YL: Yes, and yes. It's a conjecture, it's a crazy idea. Anything about consciousness, to some extent, is conjecture, and crazy idea, because we don't really know what consciousness is in the first place. My point of view about it is that it's a bit of an illusion. But the point I'm making here, which is slightly facetious, is that consciousness is thought of as, kind-of, this sort-of ability that humans and some animals have because they are so smart. And the point I'm making is that consciousness is a consequence of the limitations of our brains because we need consciousness because we have this single, kind-of, world model engine in our head, and we need something to control it. And that's what gives us the illusion of consciousness. But if we had an infinite-sized brain, we wouldn't need consciousness.
There is at least some evidence that we have, more or less, kind of a single simulation engine in our head. And the evidence for this is that we can basically only attempt one consciousness task at any one time. We concentrate on the task; we sort of imagine the consequences of our actions that we plan. You can only do one of those at a time. You can do multiple tasks simultaneously, but they are sub-consciousness tasks that we have trained ourselves to do without thinking, essentially. We can talk to someone next to us while we're driving after we have practiced driving long enough that it's become a subconscious task. But in the first hours that we learn to drive, we're not able to do that; we have to concentrate on the task of driving. We have to use our world model prediction engine to figure out all possible scary scenarios of things that can happen.
ZDNet: If something like this is conjecture, then it doesn't really have any practical import for you in your work at the moment, does it?

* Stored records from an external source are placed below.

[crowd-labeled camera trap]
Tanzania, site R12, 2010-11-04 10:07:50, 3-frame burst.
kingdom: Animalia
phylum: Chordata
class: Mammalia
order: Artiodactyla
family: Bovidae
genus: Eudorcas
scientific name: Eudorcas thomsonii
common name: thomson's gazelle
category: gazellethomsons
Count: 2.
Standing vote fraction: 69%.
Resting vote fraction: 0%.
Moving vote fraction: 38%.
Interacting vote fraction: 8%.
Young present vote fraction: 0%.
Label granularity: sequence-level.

YL: No, it does, for this model for autonomous AI that I've proposed, which has a single configurable world model simulation engine for the purpose of planning and imagining the future and filling in the blanks of things that you cannot completely observe. There is a computational advantage to having a single model that is configurable. Having a single-engine that you configure may allow the system to share that knowledge across tasks, things that are common to everything in the world that you've learned by observation or things like basic logic. It's much more efficient to have that big model that you configure than to have a completely separate model for different tasks which may have to be trained separately. But we see this already, right? It used to be, back in the old days at Facebook -- when it was still called Facebook, the vision we were using for analyzing images, to do ranking and filtering, we had specialized neural nets, specialized convolutional nets, basically, for different tasks. And now we have one gigantic one that does everything. We used to have half a dozen ConvNets; now, we have only one.
So, we see that convergence. We even have architectures now that do everything: they do vision, they do text, they do speech, with a single architecture. They have to be trained separately for the three tasks, but this work, data2vec, it's a self-supervised approach.